[[ PROVIDED DATA, beginning ]]
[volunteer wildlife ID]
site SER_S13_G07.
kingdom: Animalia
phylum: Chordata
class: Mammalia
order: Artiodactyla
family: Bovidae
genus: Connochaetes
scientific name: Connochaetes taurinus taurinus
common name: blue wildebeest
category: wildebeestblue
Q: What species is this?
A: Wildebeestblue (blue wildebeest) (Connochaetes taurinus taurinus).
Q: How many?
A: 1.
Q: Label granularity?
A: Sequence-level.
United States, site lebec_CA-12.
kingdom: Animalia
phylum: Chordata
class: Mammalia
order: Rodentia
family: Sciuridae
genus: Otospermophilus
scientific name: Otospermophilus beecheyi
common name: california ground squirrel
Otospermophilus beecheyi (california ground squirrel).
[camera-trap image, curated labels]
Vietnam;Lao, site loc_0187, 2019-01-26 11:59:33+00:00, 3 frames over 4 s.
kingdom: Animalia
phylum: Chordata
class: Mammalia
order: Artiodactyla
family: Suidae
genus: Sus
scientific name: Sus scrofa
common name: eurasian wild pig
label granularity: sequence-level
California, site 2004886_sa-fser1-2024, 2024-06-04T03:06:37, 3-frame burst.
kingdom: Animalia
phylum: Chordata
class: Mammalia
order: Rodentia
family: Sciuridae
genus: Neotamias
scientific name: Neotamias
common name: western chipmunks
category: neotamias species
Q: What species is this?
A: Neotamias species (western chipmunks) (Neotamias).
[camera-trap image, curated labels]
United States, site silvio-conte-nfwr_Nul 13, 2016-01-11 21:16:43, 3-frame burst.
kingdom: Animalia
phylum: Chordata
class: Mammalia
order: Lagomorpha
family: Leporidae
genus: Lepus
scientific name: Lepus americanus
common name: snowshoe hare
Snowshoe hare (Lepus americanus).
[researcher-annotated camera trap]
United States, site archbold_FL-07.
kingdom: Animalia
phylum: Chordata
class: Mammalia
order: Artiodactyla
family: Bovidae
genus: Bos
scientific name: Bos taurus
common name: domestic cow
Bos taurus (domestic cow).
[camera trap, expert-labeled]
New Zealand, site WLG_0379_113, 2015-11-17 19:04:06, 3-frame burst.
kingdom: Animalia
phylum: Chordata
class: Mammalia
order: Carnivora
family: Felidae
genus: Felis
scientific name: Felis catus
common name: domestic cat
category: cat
[[ PROVIDED DATA, end ]]
**EXERCISE INSTRUCTIONS**
Above are the records; reproduce all of them exactly.

**WRITTEN SOLUTION**
[volunteer wildlife ID]
site SER_S13_G07.
kingdom: Animalia
phylum: Chordata
class: Mammalia
order: Artiodactyla
family: Bovidae
genus: Connochaetes
scientific name: Connochaetes taurinus taurinus
common name: blue wildebeest
category: wildebeestblue
Q: What species is this?
A: Wildebeestblue (blue wildebeest) (Connochaetes taurinus taurinus).
Q: How many?
A: 1.
Q: Label granularity?
A: Sequence-level.
United States, site lebec_CA-12.
kingdom: Animalia
phylum: Chordata
class: Mammalia
order: Rodentia
family: Sciuridae
genus: Otospermophilus
scientific name: Otospermophilus beecheyi
common name: california ground squirrel
Otospermophilus beecheyi (california ground squirrel).
[camera-trap image, curated labels]
Vietnam;Lao, site loc_0187, 2019-01-26 11:59:33+00:00, 3 frames over 4 s.
kingdom: Animalia
phylum: Chordata
class: Mammalia
order: Artiodactyla
family: Suidae
genus: Sus
scientific name: Sus scrofa
common name: eurasian wild pig
label granularity: sequence-level
California, site 2004886_sa-fser1-2024, 2024-06-04T03:06:37, 3-frame burst.
kingdom: Animalia
phylum: Chordata
class: Mammalia
order: Rodentia
family: Sciuridae
genus: Neotamias
scientific name: Neotamias
common name: western chipmunks
category: neotamias species
Q: What species is this?
A: Neotamias species (western chipmunks) (Neotamias).
[camera-trap image, curated labels]
United States, site silvio-conte-nfwr_Nul 13, 2016-01-11 21:16:43, 3-frame burst.
kingdom: Animalia
phylum: Chordata
class: Mammalia
order: Lagomorpha
family: Leporidae
genus: Lepus
scientific name: Lepus americanus
common name: snowshoe hare
Snowshoe hare (Lepus americanus).
[researcher-annotated camera trap]
United States, site archbold_FL-07.
kingdom: Animalia
phylum: Chordata
class: Mammalia
order: Artiodactyla
family: Bovidae
genus: Bos
scientific name: Bos taurus
common name: domestic cow
Bos taurus (domestic cow).
[camera trap, expert-labeled]
New Zealand, site WLG_0379_113, 2015-11-17 19:04:06, 3-frame burst.
kingdom: Animalia
phylum: Chordata
class: Mammalia
order: Carnivora
family: Felidae
genus: Felis
scientific name: Felis catus
common name: domestic cat
category: cat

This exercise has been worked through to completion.